Open Source

Gemma 4 has been released

Google's new open-source AI family handles text, images, and audio with a 256K context window.

Deep Dive

Google DeepMind has launched Gemma 4, a significant evolution of its open-source AI model family. This release is notable for its multimodal capabilities, handling text and image inputs across all models, with native audio and video support on the smaller E2B and E4B variants. The models are available in four distinct sizes—E2B, E4B, 26B A4B, and 31B—and feature both Dense and Mixture-of-Experts (MoE) architectures. This design allows for scalable deployment, from efficient execution on mobile devices and laptops using the smaller models to more powerful reasoning on servers with the larger ones.
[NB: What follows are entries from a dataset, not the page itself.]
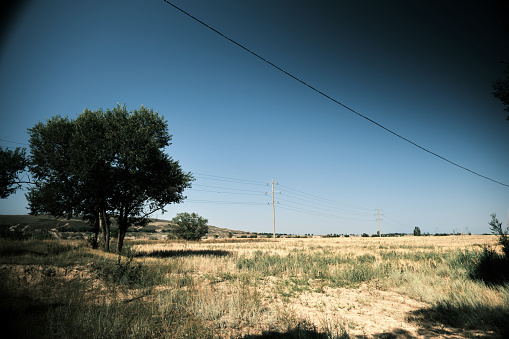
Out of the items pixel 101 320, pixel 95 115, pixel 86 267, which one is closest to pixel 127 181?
pixel 95 115

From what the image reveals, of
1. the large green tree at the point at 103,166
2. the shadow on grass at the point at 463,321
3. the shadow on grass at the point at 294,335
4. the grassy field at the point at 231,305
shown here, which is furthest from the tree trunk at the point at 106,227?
the shadow on grass at the point at 463,321

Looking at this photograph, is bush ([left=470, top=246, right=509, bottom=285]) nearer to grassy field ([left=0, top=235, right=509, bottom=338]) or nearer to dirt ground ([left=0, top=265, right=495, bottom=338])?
grassy field ([left=0, top=235, right=509, bottom=338])

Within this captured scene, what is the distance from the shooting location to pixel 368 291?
408 inches

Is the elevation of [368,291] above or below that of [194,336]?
below

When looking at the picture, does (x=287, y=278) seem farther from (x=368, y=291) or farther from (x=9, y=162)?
(x=9, y=162)

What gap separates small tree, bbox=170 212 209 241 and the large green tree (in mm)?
36568

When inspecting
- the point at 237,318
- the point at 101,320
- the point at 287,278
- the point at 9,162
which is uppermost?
the point at 9,162

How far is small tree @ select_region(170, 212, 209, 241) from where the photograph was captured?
55534mm

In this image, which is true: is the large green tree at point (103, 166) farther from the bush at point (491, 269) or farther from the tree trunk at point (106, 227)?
the bush at point (491, 269)

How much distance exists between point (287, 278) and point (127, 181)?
15114 mm

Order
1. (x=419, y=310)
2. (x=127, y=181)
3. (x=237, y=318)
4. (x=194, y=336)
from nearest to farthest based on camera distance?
(x=194, y=336), (x=237, y=318), (x=419, y=310), (x=127, y=181)

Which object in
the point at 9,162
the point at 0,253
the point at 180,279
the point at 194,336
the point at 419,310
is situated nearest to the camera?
the point at 194,336

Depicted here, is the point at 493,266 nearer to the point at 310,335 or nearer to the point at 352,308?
the point at 352,308

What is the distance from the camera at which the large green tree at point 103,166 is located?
55.5 ft
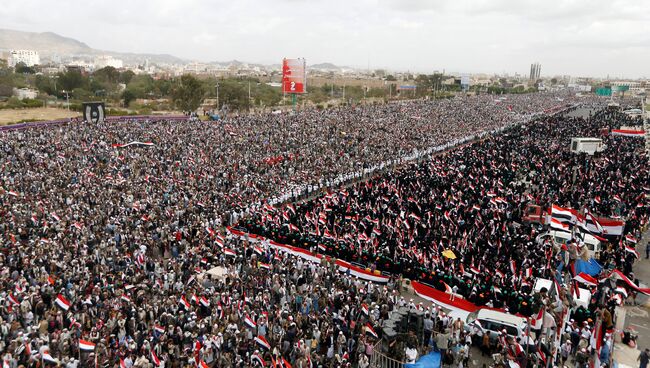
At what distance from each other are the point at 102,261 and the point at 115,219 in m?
3.64

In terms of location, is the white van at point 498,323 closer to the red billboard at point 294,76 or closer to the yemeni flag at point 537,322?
the yemeni flag at point 537,322

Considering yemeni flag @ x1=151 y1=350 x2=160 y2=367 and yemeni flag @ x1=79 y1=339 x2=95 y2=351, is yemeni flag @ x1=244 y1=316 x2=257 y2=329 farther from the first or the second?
yemeni flag @ x1=79 y1=339 x2=95 y2=351

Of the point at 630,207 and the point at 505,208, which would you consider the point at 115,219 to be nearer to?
the point at 505,208

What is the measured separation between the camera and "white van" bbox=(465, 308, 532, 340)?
11.6 metres

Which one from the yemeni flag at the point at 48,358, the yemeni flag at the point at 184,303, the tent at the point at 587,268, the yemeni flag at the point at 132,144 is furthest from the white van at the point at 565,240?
the yemeni flag at the point at 132,144

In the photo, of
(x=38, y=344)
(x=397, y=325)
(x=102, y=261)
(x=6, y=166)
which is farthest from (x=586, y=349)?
(x=6, y=166)

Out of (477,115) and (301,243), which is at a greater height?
(477,115)

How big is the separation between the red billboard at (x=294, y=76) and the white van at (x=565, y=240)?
140 feet

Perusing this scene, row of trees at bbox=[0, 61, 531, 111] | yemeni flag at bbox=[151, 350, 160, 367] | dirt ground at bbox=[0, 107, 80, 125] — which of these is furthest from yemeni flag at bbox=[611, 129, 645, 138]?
dirt ground at bbox=[0, 107, 80, 125]

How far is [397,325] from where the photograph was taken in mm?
10992

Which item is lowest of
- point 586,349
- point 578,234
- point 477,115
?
point 586,349

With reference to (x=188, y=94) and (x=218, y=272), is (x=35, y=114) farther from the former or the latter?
(x=218, y=272)

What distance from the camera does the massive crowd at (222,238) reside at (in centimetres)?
1079

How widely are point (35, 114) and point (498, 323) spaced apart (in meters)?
54.9
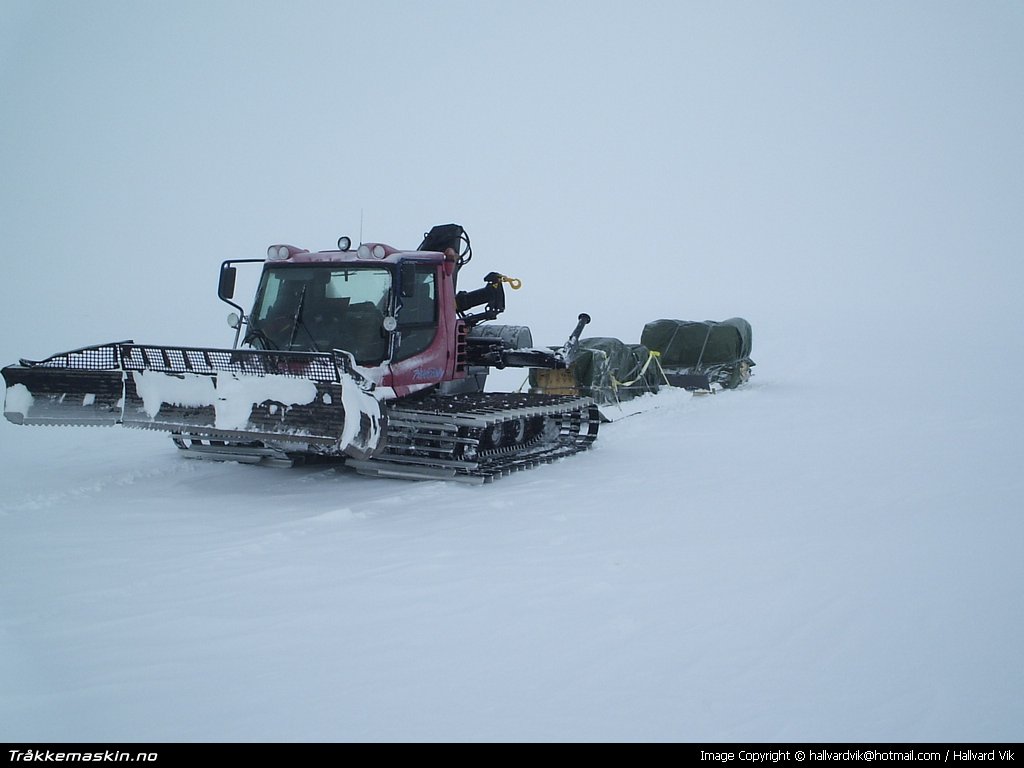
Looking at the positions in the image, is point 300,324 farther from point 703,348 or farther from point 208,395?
point 703,348

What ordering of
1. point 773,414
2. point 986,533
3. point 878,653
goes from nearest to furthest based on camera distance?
point 878,653
point 986,533
point 773,414

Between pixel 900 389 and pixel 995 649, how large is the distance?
12633 millimetres

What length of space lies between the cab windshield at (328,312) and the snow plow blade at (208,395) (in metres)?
1.03

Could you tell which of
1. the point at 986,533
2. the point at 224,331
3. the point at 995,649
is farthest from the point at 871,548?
the point at 224,331

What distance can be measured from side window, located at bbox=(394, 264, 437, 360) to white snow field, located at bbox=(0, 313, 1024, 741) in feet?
4.18

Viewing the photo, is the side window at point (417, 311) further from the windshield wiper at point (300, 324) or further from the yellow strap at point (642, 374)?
the yellow strap at point (642, 374)

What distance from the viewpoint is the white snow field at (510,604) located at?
3428mm

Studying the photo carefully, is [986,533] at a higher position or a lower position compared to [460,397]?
lower

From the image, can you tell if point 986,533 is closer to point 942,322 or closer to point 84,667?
point 84,667

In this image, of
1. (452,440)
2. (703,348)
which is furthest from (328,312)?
(703,348)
A key technical advancement is the extended context window, reaching up to 256K tokens for medium-sized models, facilitated by a hybrid attention mechanism that balances local and global processing for speed and deep contextual awareness.

Architecturally, Gemma 4 introduces configurable reasoning modes and native support for system prompts, enabling more structured and controllable AI conversations. The models show marked improvements in coding benchmarks and come with native function-calling support, making them well-suited for building autonomous AI agents. For professionals and developers, this release democratizes access to frontier-level AI by providing open-weights models that are optimized for on-device use. The combination of multimodal understanding, long-context processing, and efficient architectures positions Gemma 4 as a versatile toolkit for applications in reasoning, agentic workflows, and multilingual tasks across over 140 languages.

Key Points
  • Multimodal & Efficient: Processes text, images, video, and audio (on small models) with hybrid attention for on-device use from phones to servers.
  • Scalable Architectures: Four model sizes (E2B to 31B) with both Dense and Mixture-of-Experts (MoE) variants, supporting context windows up to 256K tokens.
  • Enhanced for Agents: Features native function-calling, system prompt support, and improved coding performance for building capable autonomous AI workflows.

Why It Matters

Delivers open-source, state-of-the-art multimodal AI that professionals can run and customize locally, reducing reliance on cloud APIs.